The article comes from 2010 and heralds the opening of an exciting new direction in burger construction (which has since closed). The website for 4food is sill active for now, and has a cool applet where you can build your own burger. There are many decisions to be made, and some exotic choices (a scoop of roasted brussels?). I offered students the opportunity to create their own burger, with stations set up on my laptop and on my ipad. Much pro-con debate over the appropriateness of burger pickles ensued!
The choices 4food offers (or, offered, as they are closed…) were summarized by my students:
- 4 choices of bun
- 4 choices of “add-on”
- 10 condiment choices
- 5 cheese choices
- 3 “slice” options
- 12 “scoops”
- 6 patty options
But multiplying these numbers does not get us near 140 million…so what gives? My classes will explore this problem deeper in the coming days, but for now some seeds have been planted.
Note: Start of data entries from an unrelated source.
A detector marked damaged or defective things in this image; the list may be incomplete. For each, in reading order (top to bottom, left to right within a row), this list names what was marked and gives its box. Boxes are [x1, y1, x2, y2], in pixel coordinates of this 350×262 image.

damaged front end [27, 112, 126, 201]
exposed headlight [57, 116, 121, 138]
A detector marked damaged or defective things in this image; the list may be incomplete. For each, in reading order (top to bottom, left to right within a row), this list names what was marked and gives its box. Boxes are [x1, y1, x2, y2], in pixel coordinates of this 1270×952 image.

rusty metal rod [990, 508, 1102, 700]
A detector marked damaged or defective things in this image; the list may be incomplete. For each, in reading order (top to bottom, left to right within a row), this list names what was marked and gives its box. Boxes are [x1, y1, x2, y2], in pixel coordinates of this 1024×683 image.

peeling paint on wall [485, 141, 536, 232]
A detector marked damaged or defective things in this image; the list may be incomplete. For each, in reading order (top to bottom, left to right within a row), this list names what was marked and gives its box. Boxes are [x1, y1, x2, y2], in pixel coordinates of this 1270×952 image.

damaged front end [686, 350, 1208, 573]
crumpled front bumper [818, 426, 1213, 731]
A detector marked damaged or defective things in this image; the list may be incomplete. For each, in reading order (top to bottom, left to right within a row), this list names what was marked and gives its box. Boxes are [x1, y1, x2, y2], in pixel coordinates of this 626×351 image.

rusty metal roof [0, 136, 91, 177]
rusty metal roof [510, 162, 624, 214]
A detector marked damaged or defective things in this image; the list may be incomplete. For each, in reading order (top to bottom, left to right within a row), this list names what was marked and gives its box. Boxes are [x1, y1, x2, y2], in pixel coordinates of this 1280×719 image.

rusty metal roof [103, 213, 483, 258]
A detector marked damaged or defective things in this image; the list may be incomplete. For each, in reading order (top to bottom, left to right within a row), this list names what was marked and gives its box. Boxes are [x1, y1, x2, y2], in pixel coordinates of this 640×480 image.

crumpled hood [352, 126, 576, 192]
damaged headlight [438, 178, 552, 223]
Soon, we will consider the possibility that you could select multiple condiments, cheeses, and scoops, and work to derive the final count.
This scenario brings to mind a counting principle challenge I have provided classes in the past:
The Tastee Donut Shop charges eighty-nine cents for its Mix N Match selection, which allows you to select any three doughnuts from among the following varieties: plain, maple, frosted, strawberry, blueberry, vanilla, chocolate, glazed, and jelly. How many different Mix N Match selections are possible?
Here is a printable version of this problem you can share with classes.
I enjoy this problem because students need to think beyond a one-step counting problem. This challenge is more sophisticated than many worksheet problems in that we need to consider a number of possibilities – could a customer buy 3 of the same donut? 3 different donuts? 2 and 1? In the end, the solution comes down to the sum of 3 distinct possibilities, each more challenging:
- Buy 3 of the same donut (easy): 9 ways
- Buy 3 different donuts (medium): compute 9 choose 3
- Buy 2 of one type, a 1 of another (hard): we need to pick two flavors. But picking 2 glazed and 1 jelly is distinct from 2 jelly, 1 glazed. Order matters. Compute 9 pick (permuation) 2.